Causes of Herniated Disc Syndrome
Various causes of herniated disc syndrome are as follows
- Herniated disc syndrome is mainly caused by continuous wear and tear of spinal vertebral discs
- Long sitting or standing hours
- Extreme bending most of the time
- Lifting very heavy items
- Traumatic jobs that exert a lot of pressure on your vertebral discs, which leads to wear and tear of the same.
Regularly performing such actions leads to fast wear and tear, which causes herniated disc syndrome. Genes have also been established to play a part in the occurrence of herniated disc syndrome.

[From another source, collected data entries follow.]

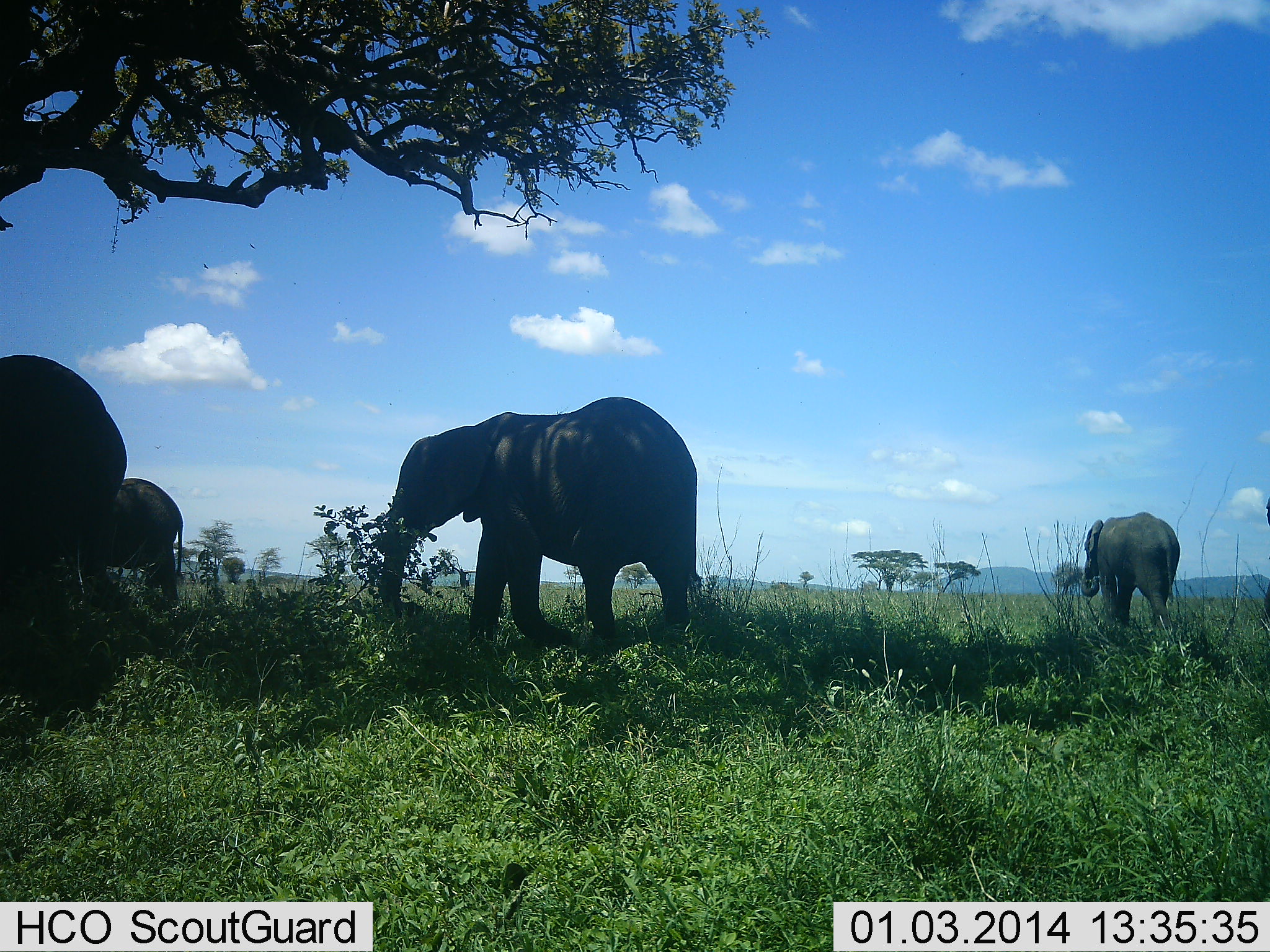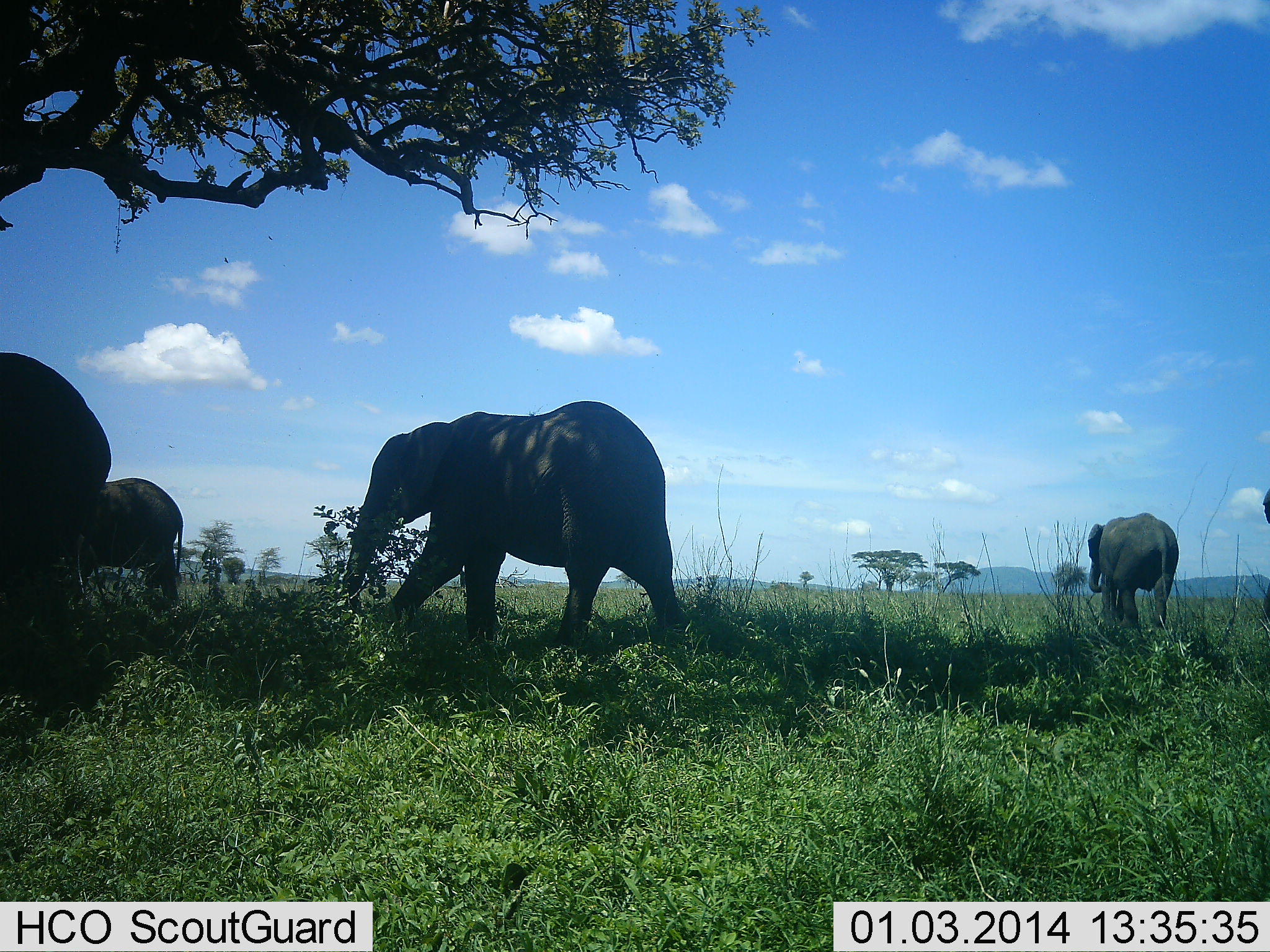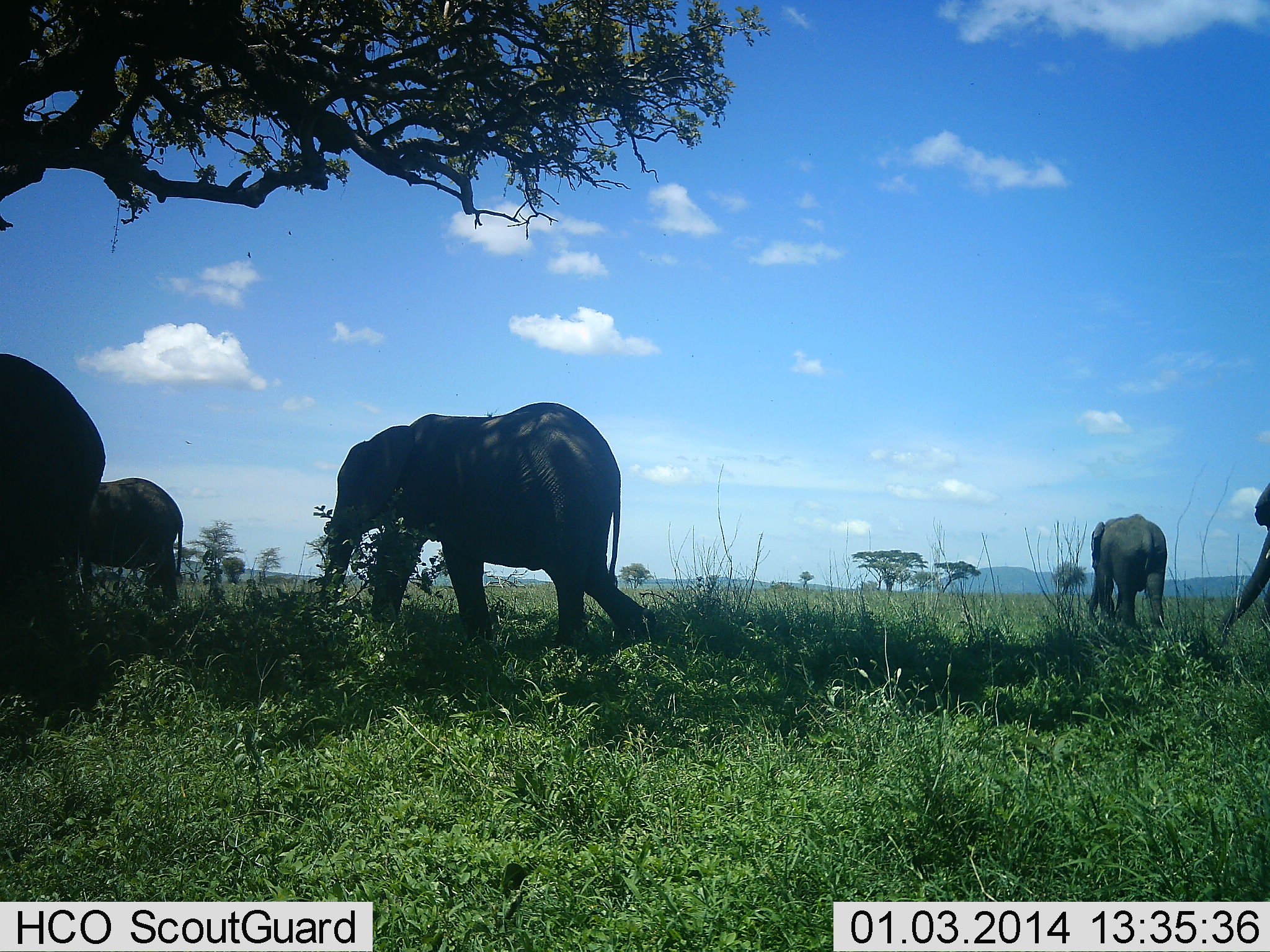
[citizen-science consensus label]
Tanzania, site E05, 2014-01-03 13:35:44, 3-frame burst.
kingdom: Animalia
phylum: Chordata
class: Mammalia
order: Proboscidea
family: Elephantidae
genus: Loxodonta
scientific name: Loxodonta africana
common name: african bush elephant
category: elephant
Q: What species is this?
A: Elephant (african bush elephant) (Loxodonta africana).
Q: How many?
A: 5.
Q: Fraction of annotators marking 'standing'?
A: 70%.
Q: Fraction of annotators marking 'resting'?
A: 10%.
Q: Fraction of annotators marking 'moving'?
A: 70%.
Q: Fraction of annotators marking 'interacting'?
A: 0%.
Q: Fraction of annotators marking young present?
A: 10%.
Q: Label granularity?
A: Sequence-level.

Diagnosis & Treatment of Herniated Disc Syndrome
Diagnosing herniated disc syndrome is undertaken through various procedures. Such include physical examination exercise (Straight leg raise), through imaging (X-rays, tomography, MRI, CT scan and electromyogram). Your doctor is likely to perform a number of these procedures in order to eliminate the possibility of a different disease or health condition that present same symptoms as herniated disc syndrome.
The first line of treating herniated disc syndrome is usually by using non-inflammatory medications to eliminate pain and any inflammation. This is because majority of herniated discs heal on their own after several weeks. Along with anti-inflammatory medications, you are bound to be educated on proper body mechanics. You may also receive massage therapy. It is only after these procedures without success that surgery is considered. Surgery treatment is usually aimed at relieving pain and nerve compression. This enables affected nerve(s) to recover for normal function.